PROBLEMA BREVE 1
No texto sobre o dia do jogo do Benfica, por que razão se fala baixinho durante a noite anterior ao jogo?

EXCERTO TEXTUAL
* * *
O dia do jogo do Benfica

O dia do jogo do Benfica é sempre um dia especial. Podem vir anunciados meteoros nos telejornais, tempestades medonhas, uma crise de pão e leite, eleições, mais uma manifestação, greve dos trabalhadores, a sogra que vem almoçar. Nada interessa muito. Fingimos para o mundo que é mais um dia, cumprimos o ritual de acordar e fingir viver como se nada fosse. Cumprimentamos a sogra, preocupamo-nos com as notícias das televisões, dizemos «se este meteoro chega a cair, é o fim», mas no fundo o único fim que há é o do final do jogo do Benfica.

Podemos estar a dois passos do Estádio ou no outro lado do mundo, quando o Benfica joga nós paramos a vê-lo. Antecipamos o jogo. Sonhamos com o jogo. Dormimos agarrados ao jogo. Na noite anterior fazemos os onzes, o que em princípio vai entrar em campo e o que nós preferimos. Deitamos na cama, começamos a contar peças, a escolher posições, os jogadores que queremos no relvado, os jogadores que não queremos mas aceitamos - afinal, o mister é que sabe, é ele que treina com eles durante a semana. Olhos no tecto, noite cerrada, falamos baixinho para não acordar a pessoa ao lado. «Devíamos começar assim» e depois dissertamos no cérebro toda uma lógica táctica ou só uma vontade que temos para a vitória. Queremos que o Benfica ganhe, não é?

No dia do jogo fazemos coisas. Temos de fingir que há coisas a fazer. E fazemo-las com todo o denodo e devoção, as outras pessoas não podem perceber que o único pensamento que nos sobrevive é o de esperar religiosamente por ver o Benfica. Somos bons a disfarçar. Quem olhasse para nós e não nos conhecesse, diria até que nem ligamos para futebol, que parecemos sãos, que um dia seremos gente importante. Mas há indícios que os outros não vêem, ou fingem não ver, que nos denunciam. Há um qualquer nervosismo que nos denuncia; comemos mais rápido, não comemos de todo, falamos muito ou calamo-nos num olhar no vazio.
* * *
EXCERTOS DE DADOS
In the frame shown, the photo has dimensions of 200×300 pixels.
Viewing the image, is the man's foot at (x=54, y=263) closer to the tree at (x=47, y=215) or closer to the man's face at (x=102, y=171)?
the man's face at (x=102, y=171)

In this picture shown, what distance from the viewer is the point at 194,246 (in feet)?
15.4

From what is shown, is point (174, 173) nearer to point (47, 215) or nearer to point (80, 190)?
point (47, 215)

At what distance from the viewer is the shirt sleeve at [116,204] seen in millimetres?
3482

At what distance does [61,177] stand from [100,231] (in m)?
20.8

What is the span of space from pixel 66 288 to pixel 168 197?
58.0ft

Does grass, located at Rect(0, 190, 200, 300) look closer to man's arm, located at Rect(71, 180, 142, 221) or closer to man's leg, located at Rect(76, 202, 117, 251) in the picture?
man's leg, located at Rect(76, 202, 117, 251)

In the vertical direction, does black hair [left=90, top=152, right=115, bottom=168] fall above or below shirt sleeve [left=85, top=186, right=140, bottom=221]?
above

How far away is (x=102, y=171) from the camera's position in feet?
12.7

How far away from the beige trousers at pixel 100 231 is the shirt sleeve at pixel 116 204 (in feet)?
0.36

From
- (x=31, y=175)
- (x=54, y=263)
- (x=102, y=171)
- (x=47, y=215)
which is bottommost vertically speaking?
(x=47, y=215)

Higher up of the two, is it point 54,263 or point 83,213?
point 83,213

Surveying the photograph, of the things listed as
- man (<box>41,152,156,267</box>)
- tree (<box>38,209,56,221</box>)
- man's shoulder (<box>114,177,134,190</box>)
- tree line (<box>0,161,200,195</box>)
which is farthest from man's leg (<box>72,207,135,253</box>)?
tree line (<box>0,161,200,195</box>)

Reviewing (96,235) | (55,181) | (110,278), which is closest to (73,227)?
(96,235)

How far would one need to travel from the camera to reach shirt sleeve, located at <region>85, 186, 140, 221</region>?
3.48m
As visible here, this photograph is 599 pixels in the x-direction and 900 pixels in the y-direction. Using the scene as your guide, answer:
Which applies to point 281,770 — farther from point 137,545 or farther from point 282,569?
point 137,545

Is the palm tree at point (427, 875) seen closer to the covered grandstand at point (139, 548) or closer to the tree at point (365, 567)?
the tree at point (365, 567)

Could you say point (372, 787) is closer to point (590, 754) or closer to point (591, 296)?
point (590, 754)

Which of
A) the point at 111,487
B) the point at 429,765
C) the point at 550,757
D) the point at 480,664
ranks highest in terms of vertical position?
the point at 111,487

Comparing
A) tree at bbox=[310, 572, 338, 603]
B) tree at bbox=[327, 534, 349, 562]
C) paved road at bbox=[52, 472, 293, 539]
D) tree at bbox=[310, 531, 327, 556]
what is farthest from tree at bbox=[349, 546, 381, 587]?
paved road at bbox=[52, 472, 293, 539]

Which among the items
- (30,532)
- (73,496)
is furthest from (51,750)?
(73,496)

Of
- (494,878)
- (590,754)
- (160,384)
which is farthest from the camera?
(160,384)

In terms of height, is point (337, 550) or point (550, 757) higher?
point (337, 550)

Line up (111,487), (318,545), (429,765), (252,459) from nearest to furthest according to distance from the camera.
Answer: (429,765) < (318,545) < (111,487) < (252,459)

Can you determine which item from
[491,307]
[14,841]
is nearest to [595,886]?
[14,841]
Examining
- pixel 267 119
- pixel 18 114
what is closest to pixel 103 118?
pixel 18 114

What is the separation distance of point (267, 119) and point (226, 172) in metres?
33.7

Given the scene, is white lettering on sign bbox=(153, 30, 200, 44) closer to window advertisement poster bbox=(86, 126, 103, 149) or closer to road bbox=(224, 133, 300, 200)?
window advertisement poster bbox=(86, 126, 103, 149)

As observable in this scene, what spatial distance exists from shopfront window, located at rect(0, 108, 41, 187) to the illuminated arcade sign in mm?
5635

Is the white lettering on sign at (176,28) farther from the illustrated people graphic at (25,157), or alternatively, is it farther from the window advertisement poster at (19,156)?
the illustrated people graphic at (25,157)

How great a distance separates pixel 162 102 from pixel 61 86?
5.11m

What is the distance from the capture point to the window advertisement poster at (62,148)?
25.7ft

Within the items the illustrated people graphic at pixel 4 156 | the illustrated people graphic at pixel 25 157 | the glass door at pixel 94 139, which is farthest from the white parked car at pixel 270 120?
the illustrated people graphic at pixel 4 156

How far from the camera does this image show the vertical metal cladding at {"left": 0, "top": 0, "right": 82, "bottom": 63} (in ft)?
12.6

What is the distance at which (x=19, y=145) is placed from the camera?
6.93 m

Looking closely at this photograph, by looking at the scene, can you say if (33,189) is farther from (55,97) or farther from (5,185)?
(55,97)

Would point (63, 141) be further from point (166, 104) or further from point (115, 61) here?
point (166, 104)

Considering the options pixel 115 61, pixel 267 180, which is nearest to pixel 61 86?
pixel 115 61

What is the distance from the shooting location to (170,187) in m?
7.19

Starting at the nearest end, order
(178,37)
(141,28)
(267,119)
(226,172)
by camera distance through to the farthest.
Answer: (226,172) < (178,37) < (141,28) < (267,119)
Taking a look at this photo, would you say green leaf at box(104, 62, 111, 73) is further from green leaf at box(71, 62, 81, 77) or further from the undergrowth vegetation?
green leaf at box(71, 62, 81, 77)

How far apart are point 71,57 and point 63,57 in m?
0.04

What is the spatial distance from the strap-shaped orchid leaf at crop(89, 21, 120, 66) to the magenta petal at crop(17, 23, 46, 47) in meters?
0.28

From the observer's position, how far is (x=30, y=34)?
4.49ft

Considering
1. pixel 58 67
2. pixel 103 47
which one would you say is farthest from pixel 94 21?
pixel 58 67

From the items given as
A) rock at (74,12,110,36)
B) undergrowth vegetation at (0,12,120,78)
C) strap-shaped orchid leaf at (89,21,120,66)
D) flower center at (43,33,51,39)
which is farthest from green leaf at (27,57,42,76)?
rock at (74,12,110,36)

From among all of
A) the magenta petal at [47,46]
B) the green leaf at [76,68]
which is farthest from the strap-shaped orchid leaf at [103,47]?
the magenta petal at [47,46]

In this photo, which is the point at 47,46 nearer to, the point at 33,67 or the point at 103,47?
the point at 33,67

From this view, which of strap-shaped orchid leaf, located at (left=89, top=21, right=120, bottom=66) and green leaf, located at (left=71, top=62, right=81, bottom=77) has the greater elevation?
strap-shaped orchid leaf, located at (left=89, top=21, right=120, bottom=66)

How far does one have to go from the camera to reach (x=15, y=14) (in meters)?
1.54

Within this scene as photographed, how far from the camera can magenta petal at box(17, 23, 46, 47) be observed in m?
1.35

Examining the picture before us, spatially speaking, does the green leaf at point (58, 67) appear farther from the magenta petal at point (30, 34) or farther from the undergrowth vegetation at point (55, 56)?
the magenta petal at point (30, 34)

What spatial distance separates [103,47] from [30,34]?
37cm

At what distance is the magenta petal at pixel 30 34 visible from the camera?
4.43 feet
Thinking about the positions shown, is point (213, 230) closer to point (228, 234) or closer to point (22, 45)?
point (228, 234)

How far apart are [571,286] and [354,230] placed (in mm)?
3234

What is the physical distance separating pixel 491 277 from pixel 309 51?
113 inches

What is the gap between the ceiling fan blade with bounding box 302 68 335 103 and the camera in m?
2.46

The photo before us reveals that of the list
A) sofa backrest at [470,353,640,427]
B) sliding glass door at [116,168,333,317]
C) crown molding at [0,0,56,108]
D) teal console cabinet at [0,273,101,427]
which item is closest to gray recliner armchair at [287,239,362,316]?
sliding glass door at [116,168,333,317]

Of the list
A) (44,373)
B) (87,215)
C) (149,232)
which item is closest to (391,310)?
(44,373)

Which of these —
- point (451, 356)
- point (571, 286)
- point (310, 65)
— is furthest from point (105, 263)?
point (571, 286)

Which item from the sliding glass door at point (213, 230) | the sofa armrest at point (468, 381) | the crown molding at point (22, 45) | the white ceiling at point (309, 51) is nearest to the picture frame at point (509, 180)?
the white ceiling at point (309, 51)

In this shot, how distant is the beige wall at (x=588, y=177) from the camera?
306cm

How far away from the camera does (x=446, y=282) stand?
* * *
PROBLEMA BREVE 2
Indique apenas o número de linhas da listagem em que aparece a palavra "items", distinguindo maiúsculas de minúsculas.

RESOLUÇÃO ESCRITA 1
Para não acordar a pessoa ao lado.

RESOLUÇÃO ESCRITA 2
3